Mme Hugot dirige le plus important d’entre eux, la Kermesse, luxueuse salle de 2.000 places, qui s’est fait une spécialité de ne passer que des films parlant français, ne programmant jamais un film doublé. Le prix des places varie de 3 fr. 50 à 9 francs, et il y a neuf séances par semaine.
« Mon public, nous dit Mme Hugot, comprend, en plus du fond ouvrier, la plupart des commerçants aisés, des bourgeois et des « professions libérales » de la ville. Il est très sensible, intellectuel, dirai-je même. Les bons films l’attirent, il aime la musique. La Voix sans visage, à cause de Muratore, lui a beaucoup plu. Les films gais, genre Bach ou Fernandel, sont ses préférés, mais les drames, comme L’Assommoir, sont loin de lui déplaire. Enfin les actualités que nous passons chaque semaine ne suscitent guère de protestations, sauf Hitler, qui est sifflé.
— La crise vous a-t-elle touché ?
— Nos recettes sont les mêmes que l’année passée, mais au-dessous de celles d’il y a deux ans. »
Le Théâtre Municipal, où nous nous présentons ensuite, est fermé. Le capitaine des pompiers, qui sont logés dans le même édifice, nous donne quelques renseignements.

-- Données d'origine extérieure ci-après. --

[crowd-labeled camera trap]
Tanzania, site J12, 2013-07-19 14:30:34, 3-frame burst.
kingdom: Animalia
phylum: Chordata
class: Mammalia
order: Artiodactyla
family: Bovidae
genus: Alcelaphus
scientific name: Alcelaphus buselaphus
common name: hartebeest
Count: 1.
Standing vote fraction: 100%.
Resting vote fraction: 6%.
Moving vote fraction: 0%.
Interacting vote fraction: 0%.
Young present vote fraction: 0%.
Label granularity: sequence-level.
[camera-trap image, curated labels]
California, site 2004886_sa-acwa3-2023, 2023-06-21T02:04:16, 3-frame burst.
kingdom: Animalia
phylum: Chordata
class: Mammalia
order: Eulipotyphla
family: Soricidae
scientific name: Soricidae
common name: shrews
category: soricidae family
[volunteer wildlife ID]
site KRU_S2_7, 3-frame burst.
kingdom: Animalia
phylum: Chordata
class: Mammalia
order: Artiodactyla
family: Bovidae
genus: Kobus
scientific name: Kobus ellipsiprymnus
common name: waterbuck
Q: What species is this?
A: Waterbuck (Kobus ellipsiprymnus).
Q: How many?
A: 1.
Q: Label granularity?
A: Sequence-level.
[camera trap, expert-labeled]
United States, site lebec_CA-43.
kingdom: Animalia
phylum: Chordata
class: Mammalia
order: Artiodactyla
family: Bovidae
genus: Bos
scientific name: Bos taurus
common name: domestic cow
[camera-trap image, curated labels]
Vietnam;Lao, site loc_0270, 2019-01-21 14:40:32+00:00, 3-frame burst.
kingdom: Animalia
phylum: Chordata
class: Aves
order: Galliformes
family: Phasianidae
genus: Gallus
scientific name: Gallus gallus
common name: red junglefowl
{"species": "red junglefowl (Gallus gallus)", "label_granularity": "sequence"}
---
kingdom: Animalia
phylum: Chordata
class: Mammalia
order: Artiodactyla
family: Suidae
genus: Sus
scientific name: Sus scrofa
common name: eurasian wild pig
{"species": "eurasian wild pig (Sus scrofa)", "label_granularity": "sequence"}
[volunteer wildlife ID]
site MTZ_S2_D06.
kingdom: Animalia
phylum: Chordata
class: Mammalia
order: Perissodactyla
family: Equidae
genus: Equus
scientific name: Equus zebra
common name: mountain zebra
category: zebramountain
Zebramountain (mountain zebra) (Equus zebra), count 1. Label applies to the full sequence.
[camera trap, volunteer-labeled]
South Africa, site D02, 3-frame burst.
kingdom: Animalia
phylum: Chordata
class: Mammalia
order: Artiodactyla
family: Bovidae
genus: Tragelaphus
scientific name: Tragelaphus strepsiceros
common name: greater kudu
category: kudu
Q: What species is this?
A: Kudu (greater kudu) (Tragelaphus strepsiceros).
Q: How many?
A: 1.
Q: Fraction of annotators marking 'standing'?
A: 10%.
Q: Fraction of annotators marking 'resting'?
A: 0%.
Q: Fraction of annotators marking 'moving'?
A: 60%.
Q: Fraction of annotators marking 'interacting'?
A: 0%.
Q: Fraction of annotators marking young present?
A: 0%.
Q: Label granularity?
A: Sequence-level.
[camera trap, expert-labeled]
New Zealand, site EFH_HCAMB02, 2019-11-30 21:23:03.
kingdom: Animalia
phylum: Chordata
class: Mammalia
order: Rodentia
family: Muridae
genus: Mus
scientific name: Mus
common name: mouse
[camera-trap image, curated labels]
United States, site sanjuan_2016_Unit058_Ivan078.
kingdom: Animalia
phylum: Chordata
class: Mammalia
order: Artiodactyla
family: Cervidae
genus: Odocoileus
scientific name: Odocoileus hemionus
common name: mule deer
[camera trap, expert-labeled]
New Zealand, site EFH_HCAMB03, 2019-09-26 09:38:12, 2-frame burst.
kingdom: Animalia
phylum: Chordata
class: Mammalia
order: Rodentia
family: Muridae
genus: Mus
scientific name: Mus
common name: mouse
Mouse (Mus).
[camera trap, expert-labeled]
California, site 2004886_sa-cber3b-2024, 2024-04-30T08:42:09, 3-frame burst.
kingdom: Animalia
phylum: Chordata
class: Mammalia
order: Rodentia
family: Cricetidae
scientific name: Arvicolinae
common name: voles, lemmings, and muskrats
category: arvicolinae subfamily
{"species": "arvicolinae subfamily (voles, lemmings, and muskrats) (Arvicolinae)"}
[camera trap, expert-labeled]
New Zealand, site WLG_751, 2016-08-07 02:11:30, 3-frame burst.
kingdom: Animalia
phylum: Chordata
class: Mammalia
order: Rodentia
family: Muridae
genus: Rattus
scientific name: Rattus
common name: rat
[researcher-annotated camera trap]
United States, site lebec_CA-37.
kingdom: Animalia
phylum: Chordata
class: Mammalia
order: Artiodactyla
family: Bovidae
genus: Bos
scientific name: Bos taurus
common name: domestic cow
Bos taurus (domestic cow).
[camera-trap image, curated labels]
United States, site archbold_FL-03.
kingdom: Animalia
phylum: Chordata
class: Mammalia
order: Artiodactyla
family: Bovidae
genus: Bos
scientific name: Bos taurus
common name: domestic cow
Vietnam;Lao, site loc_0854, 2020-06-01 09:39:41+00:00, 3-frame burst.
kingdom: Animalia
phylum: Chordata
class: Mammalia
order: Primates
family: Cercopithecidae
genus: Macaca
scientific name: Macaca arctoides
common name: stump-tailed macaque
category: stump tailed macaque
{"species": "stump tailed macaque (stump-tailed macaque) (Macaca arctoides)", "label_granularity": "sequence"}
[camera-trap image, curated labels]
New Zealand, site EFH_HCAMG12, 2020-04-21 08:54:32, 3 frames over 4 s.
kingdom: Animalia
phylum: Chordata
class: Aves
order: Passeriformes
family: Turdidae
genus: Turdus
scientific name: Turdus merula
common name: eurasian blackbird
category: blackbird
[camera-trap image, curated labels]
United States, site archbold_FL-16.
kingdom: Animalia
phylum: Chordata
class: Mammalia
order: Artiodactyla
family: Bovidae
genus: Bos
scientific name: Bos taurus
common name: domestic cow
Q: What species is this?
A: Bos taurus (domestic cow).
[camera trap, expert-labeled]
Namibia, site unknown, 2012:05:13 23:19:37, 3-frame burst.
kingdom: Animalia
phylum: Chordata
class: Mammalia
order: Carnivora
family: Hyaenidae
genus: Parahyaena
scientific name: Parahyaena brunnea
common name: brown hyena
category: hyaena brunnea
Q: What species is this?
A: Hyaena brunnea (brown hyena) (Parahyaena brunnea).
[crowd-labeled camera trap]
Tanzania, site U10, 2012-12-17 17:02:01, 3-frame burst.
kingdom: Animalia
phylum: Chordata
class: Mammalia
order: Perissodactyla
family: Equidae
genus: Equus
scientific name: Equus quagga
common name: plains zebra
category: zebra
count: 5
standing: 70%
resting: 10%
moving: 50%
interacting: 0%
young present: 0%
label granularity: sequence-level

« Le public est assez mélangé. Les chômeurs, auxquels la municipalité accorde des places gratuites, sont nombreux. Des séances réservées à certains groupements ont lieu assez souvent. Par exemple, demain soir, les « Bretons de Saint-Denis » ont une soirée où ils projettent Gardiens de phare et L’Or des mers. La salle a 1.400 places, et il y a cinq représentations régulières par semaine et quatre en été. Chevalier est très populaire, surtout quand il joue avec Jeanette. C’est Parade d’amour qui fut leur meilleur film.
Nous quittons, en le remerciant, l’obligeant capitaine, pour qui miss Mac Donald est tout simplement Jeanette, et nous nous dirigeons vers le Chabrol-Palace. Son directeur, que nous trouvons en train de repeindre la salle, nous dit :
« Ce qu’il faut en banlieue ? c’est la grosse rigolade, Bach, quoi. Les comédies sont trop fines et ne sont guère à la portée de notre public. D’ailleurs, le parlant est bien mal arrivé : les films ont perdu de leur mouvement, il n’y a pas assez d’action et trop de dialogue. Au temps du muet, il fallait voir comme les spectateurs pouvaient se passionner. Maintenant, seul Bach les fait rire. Lilian Harvey, Henri Garat, ils les aiment bien aussi. Mais ce n’est rien à côté du temps du muet. Je ne fais plus que six séances par semaine. Ma salle tient 550 places et les prix varient de 3 à 5 francs. Le public est surtout ouvrier, venant assez régulièrement. Mais les cirques nous font une grosse concurrence. Comme le prix de leurs places est plus élevé, mes clients restent parfois deux semaines sans venir… Un autre film qu’ils ont bien aimé, c’est Son homme, à cause des scènes de bagarres qu’il contenait. Ça, c’est une chose qu’on ne sait pas faire en France, les films à bagarres… Tenez, ce qui marche aussi, ce sont tes gros mélodrames. »
Épinay (sur seine)
A mesure qu’on approche d’Epinay, l’atmosphère se modifie. Moins d’usines. Le paysage devient plus souriant, l’horizon s’adoucit et s’entr’ouvre, et laisse voir des champs, de l’espace. On n’habite plus dans ses parages parce qu’on est forcé d’y vivre et d’y travailler.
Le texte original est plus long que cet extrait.